AN oil adventure
'Ig was daar after di werlt haftet gefundet olie. Ig was ejn av di kinder di upgrowde med zwarte gould. Strieter was gefullt med olie. Overal hadden wi kanals waar det tikke zwarte substans blinkte in di sonskiejn.'
As a postmodern response to Asbjørnsen and Moe [1], The members of LIVESTOCK investigate their own role in present day Norway where the concept det norske oljeeventyret [2] for a long time has connected industry and politics with metaphors from Norwegian history, mythology and folklore. Names such as Troll [3], Frigg [5] and Ormen Lange [5] carry visual and emotional associations to something believed to be "true Norwegian", but are now adopted by the oil industry in the naming of oil- and gas fields. These new connections slowly bring the words into to a whole new field of meaning, but still carry with them the strong feeling of national identity. In these deep waters between myth and fact LIVESTOCK found its artistic voice. Blurring the borders between the big oil corporations and themselves they play with the same rhetoric strategies to front themselves as artistic pioneers. Fact and fiction, myth and own life experience blend in a poetic company presentation where the difference between oil and art isn't so important.

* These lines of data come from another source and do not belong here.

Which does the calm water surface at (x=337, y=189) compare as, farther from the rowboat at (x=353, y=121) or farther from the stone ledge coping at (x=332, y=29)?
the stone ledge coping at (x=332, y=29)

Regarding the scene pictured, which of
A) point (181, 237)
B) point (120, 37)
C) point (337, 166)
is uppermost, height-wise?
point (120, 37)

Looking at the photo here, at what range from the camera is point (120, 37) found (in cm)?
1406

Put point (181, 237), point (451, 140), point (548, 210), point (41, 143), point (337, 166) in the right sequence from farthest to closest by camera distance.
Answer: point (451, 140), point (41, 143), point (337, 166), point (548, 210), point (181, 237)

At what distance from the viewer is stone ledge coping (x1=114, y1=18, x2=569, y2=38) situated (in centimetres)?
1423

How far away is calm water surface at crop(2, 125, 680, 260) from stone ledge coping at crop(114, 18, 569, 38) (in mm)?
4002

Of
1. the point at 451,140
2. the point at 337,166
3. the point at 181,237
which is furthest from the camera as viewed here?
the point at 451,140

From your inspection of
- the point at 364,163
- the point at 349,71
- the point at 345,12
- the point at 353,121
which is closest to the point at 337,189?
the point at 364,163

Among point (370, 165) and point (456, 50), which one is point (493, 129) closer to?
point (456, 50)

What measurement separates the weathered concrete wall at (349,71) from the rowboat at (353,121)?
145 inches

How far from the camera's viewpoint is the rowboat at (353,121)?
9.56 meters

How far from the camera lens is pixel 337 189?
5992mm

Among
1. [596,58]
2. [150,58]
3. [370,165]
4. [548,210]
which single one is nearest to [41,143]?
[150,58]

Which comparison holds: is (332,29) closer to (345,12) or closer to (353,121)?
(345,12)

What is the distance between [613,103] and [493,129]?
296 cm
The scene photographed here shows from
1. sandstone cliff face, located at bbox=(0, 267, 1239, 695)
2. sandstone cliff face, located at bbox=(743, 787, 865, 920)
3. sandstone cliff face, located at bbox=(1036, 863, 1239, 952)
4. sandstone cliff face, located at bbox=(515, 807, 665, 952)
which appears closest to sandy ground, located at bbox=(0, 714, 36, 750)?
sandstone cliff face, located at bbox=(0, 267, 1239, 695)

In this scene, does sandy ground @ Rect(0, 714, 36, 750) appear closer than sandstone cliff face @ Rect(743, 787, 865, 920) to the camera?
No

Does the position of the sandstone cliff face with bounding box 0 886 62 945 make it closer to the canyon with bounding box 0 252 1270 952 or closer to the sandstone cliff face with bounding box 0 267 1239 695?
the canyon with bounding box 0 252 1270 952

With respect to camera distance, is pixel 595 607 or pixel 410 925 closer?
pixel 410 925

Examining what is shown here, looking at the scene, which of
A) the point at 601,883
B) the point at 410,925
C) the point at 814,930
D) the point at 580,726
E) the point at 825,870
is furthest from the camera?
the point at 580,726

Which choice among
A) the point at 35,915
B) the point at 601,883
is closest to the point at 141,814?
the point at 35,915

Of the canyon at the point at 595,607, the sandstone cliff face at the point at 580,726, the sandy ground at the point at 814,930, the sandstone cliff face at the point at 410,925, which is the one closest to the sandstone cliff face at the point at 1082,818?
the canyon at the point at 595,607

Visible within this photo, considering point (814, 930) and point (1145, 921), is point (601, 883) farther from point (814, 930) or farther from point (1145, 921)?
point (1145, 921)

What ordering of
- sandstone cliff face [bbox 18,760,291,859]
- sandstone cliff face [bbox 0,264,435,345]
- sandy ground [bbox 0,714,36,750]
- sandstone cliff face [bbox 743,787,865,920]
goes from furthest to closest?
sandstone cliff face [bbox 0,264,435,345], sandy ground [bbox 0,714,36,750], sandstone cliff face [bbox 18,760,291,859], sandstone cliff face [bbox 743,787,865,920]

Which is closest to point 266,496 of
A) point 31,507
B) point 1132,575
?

The performance is created and performed in collaboration with Karen Skog Orkester.
Karen Skog Orkester is the name of a visual art project where Karen Skog is building and playing wooden instruments constructed only from the knowledge of how an instrument looks, and with the means at hand. With her is Sivert Nicolai Nesbø and Erik Andreas Røkland as musicians.
2013
The first version of this performance has been created in 2011. In october 2013 Livestock continued their adventure and further developed this performance for Meteor festival, Bergen, Norway. We traded Hanna Barfod for Erik Ebert and collaborated with interdisciplinary performing artist Leo Preston.
Meteor Festival 2013
Stavanger & Bergen 2011
Notes:
[1] Det norske oljeeventyret: This is a well-known expression used to name the oil history of Norway. It can be translated as the Norwegian oil adventure or oil fairytale. [2] Asbjørnsen and Moe: Refers to Peter Christian Asbjørnsen and Jørgen Engebretsen Moe who collected Norwegian folklore in the 19th century. [3] Troll: Originally a supernatural being in Norse mythology and Scandinavian folklore. Now a natural gas and oil field in the Norwegian sector of the North Sea, 100 kilometers north-west of Bergen, Norway. [4] Frigg: Originally a major goddess in Norse paganism, she is said to be the wife of Odin and the queen of Asgard. Now a natural gas field in the North Sea on the boundary between the United Kingdom and Norway, the world's largest and deepest offshore gas field when discovered in 1971. [5] Ormen Lange: Originally one of the most famous Viking longships. Now a natural gas field on the Norwegian continental shelf situated 120 kilometers north-west of Kristiansund.